### Data section:

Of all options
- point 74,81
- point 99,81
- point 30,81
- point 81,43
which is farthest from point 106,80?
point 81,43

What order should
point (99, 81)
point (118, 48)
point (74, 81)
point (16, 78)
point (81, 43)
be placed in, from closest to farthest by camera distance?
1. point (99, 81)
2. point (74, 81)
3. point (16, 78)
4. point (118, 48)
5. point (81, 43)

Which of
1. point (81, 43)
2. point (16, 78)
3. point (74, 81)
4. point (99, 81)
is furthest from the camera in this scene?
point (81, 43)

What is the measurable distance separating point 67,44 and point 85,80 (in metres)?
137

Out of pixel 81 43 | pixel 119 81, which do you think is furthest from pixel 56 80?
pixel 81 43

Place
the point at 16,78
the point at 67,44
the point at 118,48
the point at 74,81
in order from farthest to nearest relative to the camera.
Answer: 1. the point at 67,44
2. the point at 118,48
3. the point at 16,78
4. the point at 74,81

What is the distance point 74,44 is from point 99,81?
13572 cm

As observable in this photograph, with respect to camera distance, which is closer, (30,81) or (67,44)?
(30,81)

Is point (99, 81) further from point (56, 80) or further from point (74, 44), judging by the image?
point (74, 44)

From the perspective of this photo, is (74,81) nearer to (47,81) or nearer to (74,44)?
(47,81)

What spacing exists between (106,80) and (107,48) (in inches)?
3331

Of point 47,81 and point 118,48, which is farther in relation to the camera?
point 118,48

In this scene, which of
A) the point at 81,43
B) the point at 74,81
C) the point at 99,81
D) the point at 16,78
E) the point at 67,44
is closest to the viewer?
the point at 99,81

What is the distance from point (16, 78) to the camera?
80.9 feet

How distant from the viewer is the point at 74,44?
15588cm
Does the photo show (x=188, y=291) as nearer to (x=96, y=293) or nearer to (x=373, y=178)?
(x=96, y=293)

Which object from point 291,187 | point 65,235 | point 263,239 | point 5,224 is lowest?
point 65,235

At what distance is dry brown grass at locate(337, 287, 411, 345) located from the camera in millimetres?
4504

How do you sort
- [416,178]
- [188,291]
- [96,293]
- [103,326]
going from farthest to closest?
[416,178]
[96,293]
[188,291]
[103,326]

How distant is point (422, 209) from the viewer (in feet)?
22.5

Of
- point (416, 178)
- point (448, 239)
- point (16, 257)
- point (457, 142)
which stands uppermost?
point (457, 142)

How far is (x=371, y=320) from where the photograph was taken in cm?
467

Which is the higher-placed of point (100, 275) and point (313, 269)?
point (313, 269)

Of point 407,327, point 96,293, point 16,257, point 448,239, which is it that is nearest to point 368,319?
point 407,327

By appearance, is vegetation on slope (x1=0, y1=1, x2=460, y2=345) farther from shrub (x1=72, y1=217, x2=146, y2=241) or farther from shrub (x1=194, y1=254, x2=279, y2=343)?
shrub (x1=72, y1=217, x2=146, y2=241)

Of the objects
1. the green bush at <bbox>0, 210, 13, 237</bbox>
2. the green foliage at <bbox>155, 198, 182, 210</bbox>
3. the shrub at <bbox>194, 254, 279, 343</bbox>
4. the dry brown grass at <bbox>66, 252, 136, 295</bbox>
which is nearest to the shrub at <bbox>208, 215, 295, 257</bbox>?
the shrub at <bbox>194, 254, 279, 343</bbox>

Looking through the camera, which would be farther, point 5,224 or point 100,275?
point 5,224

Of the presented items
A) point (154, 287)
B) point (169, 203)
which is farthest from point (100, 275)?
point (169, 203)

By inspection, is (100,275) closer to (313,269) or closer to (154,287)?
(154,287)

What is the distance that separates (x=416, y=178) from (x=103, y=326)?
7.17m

---

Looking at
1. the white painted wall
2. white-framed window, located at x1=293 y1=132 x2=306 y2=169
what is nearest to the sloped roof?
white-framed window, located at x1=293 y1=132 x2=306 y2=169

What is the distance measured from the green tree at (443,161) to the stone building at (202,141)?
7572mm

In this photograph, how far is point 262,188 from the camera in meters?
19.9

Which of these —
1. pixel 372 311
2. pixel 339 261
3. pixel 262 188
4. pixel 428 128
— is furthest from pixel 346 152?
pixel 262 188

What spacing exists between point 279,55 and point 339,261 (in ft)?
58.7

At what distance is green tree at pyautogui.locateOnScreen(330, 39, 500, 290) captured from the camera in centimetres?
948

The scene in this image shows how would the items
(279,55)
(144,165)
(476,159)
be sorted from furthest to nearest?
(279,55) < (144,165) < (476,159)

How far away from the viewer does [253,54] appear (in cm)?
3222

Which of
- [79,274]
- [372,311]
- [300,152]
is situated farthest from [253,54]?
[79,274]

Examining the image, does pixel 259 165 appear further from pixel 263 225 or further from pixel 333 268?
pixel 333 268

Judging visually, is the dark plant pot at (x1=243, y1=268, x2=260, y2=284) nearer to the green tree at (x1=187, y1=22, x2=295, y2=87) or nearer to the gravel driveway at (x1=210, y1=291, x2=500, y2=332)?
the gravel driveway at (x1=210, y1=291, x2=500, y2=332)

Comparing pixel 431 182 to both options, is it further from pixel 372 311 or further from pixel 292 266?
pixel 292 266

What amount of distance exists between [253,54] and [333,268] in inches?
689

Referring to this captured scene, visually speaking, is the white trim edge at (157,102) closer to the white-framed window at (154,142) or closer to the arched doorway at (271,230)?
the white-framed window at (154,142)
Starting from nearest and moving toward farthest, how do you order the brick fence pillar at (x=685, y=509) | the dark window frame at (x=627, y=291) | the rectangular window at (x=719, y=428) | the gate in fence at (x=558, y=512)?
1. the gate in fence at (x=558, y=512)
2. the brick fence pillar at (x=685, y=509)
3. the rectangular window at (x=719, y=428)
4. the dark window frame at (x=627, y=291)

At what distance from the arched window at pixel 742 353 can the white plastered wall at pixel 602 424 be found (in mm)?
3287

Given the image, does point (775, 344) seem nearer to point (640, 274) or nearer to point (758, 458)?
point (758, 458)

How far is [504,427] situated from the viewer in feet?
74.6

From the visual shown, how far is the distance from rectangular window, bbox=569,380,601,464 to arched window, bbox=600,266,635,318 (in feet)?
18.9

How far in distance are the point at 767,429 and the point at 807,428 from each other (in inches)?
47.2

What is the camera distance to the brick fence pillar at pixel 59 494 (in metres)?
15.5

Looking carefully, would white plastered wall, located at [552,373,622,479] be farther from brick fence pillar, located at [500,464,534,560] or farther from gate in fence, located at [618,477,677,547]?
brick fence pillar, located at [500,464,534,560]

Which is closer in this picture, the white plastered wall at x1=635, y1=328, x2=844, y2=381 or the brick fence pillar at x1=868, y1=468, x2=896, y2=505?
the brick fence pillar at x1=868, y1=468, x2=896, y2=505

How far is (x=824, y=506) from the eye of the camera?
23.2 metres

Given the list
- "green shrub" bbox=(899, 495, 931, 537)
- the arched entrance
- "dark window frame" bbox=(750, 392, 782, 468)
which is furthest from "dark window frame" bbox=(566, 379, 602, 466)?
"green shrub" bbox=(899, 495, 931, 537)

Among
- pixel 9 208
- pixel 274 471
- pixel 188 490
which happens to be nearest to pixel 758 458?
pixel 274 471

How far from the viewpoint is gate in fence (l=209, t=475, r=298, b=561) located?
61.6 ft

### Challenge:
Could you return, word for word, every line of the records from the one containing "Of all options" down to the one containing "5. point (81, 43)", including both of those lines?

### Correct output:
Of all options
- point 74,81
- point 99,81
- point 30,81
- point 81,43
which is farthest from point 106,80?
point 81,43

What order should
point (99, 81)
point (118, 48)
point (74, 81)
point (16, 78)
point (81, 43)
be placed in, from closest to farthest by camera distance?
1. point (99, 81)
2. point (74, 81)
3. point (16, 78)
4. point (118, 48)
5. point (81, 43)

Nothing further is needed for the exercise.